** START OF Page extract **
The Forbes Series A Warrants have a term of seven years and are exercisable
immediately after the date of grant.
The
Forbes Series B Warrants entitle the holders to purchase in the aggregate, up to
405,556 shares of the Company’s common stock at $0.60 per warrant share.
The Forbes Series B Warrants have a term of seven years and are not exercisable
until after the six-month anniversary after the date of grant.
Transaction with Insiders
and Affiliates
On July
29, 2009, the Company entered into a Securities Purchase Agreement, (the
“Affiliate’s Securities Purchase Agreement”) with each of Harlan W. Waksal,
M.D., Rudolf Stalder, Christopher Forbes, David Rector, John N. Braca, Jack Van
Hulst, Warren Isabelle, and the Thomas C. Quick Charitable Foundation (the
“Affiliate Investors”) each of whom is an accredited investor, pursuant to
which, subject to stockholder approval, it is anticipated that the Company will
issue and sell an aggregate of 144,444 Shares of the Company’s common stock at
$0.90 per share and each of a Series A warrant, (the “Affiliate’s Series A
Warrants”), and a Series B warrant (the “Affiliate’s Series B
Warrants”). Each of Harlan W. Waksal, M.D., Rudolf Stalder,
Christopher Forbes, David Rector, John N. Braca, Jack Van Hulst and Warren
Isabelle serve on the Company’s board. The Thomas C. Quick Charitable Foundation
is an affiliate of our board member Thomas C. Quick.
The
Affiliate’s Series A Warrants entitle the holders to purchase in the aggregate,
up to 130,000 shares of the Company’s common stock at $0.01 per warrant
share. The Affiliate’s Series A Warrants have a term of seven years and
are exercisable immediately after the date of grant.
The
Affiliate’s Series B Warrants entitle the holders to purchase, in the aggregate,
up to 131,807 shares of the Company’s common stock at $0.60 per warrant
share. The Affiliates Series B Warrants have a term of seven years and are
not exercisable until after the six-month anniversary after the date of
grant.
Transaction with Cato
Holding Company
On July
29, 2009, the Company entered into a Securities Agreement with Cato Holding
Company (“Cato”), who is an accredited investor, pursuant to which, subject to
stockholder approval, it is anticipated that the Company will issue an aggregate
of 194,444 Shares of the Company’s common stock at $0.90 per share and each of a
Series A warrant (the “Cato Series A Warrant”) and a Series B warrant (the “Cato
Series B Warrant”). The Shares will be issued to Cato in exchange for
debt which is currently owed by us to Cato Research Ltd. in the amount of
$175,000. Cato Research Ltd. is an affiliate of Cato.
The Cato
Series A Warrant entitles the holder to purchase in the aggregate, up to 175,000
shares of the Company’s common stock at $0.01 per warrant share. The Cato
Series A Warrant has a term of seven years and is exercisable immediately after
the date of grant.
The Cato
Series B Warrant entitles the holder to purchase, in the aggregate, up to
177,431 shares of the Company’s common stock at $0.60 per warrant share.
** END OF Page extract **
Print, word for word, the portion of the warrant disclosure from "The Forbes Series A" to "anniversary after the date of grant.".
** START OF Listed entries **
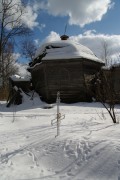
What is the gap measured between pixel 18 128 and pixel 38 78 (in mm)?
11016

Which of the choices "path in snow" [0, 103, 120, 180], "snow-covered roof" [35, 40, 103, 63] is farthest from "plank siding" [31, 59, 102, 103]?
"path in snow" [0, 103, 120, 180]

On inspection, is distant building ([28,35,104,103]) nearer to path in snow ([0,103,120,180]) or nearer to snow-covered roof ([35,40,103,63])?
snow-covered roof ([35,40,103,63])

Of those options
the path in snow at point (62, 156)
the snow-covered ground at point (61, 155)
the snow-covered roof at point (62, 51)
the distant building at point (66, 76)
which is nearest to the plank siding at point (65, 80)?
the distant building at point (66, 76)

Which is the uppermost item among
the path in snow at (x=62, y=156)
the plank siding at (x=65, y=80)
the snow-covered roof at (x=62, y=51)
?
the snow-covered roof at (x=62, y=51)

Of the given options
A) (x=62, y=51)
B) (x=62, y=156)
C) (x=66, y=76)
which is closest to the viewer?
(x=62, y=156)

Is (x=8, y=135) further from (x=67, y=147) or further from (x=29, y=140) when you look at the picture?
(x=67, y=147)

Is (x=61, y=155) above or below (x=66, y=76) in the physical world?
below

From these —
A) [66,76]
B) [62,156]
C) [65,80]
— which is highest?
[66,76]

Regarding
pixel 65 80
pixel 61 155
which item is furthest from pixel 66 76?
pixel 61 155

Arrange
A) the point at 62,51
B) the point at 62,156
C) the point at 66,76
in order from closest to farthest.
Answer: the point at 62,156 → the point at 66,76 → the point at 62,51

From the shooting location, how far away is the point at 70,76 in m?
17.4

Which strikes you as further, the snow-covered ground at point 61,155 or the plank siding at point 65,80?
the plank siding at point 65,80

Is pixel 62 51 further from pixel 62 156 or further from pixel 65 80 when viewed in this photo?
pixel 62 156

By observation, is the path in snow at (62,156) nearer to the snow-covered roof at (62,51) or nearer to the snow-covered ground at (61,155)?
the snow-covered ground at (61,155)
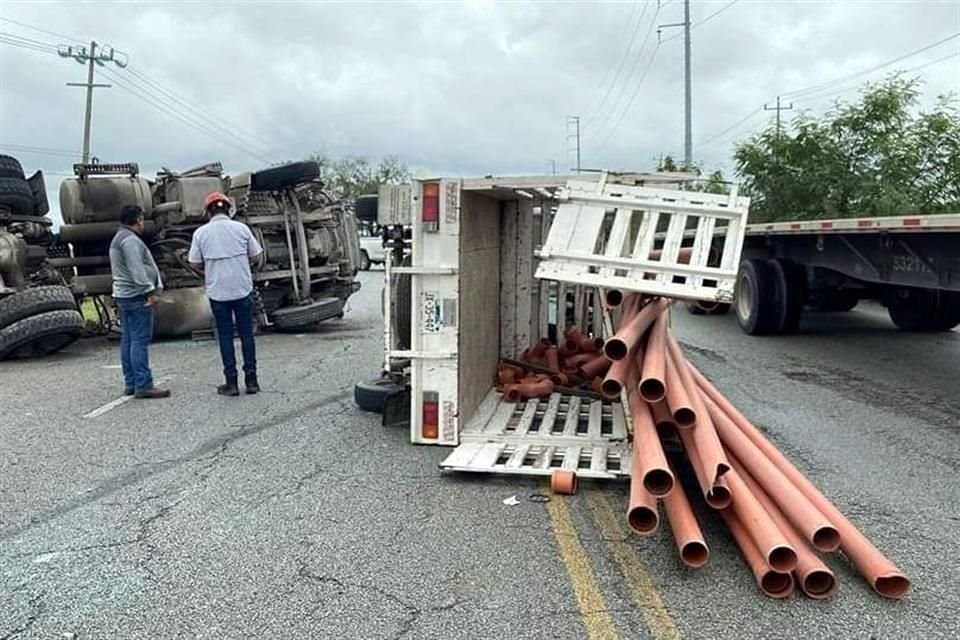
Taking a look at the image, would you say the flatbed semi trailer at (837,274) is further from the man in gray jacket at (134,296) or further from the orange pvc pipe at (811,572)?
the man in gray jacket at (134,296)

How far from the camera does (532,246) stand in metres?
7.92

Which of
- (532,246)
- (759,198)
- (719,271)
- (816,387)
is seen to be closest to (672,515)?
(719,271)

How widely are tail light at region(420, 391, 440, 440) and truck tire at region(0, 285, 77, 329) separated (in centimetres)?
614

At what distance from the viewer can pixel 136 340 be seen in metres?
7.86

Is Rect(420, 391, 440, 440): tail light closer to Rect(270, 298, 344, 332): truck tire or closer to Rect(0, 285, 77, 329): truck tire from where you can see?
Rect(0, 285, 77, 329): truck tire

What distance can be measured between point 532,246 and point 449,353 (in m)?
2.29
** END OF Listed entries **
## Solution for this task
The Forbes Series A Warrants have a term of seven years and are exercisable
immediately after the date of grant.
The
Forbes Series B Warrants entitle the holders to purchase in the aggregate, up to
405,556 shares of the Company’s common stock at $0.60 per warrant share.
The Forbes Series B Warrants have a term of seven years and are not exercisable
until after the six-month anniversary after the date of grant.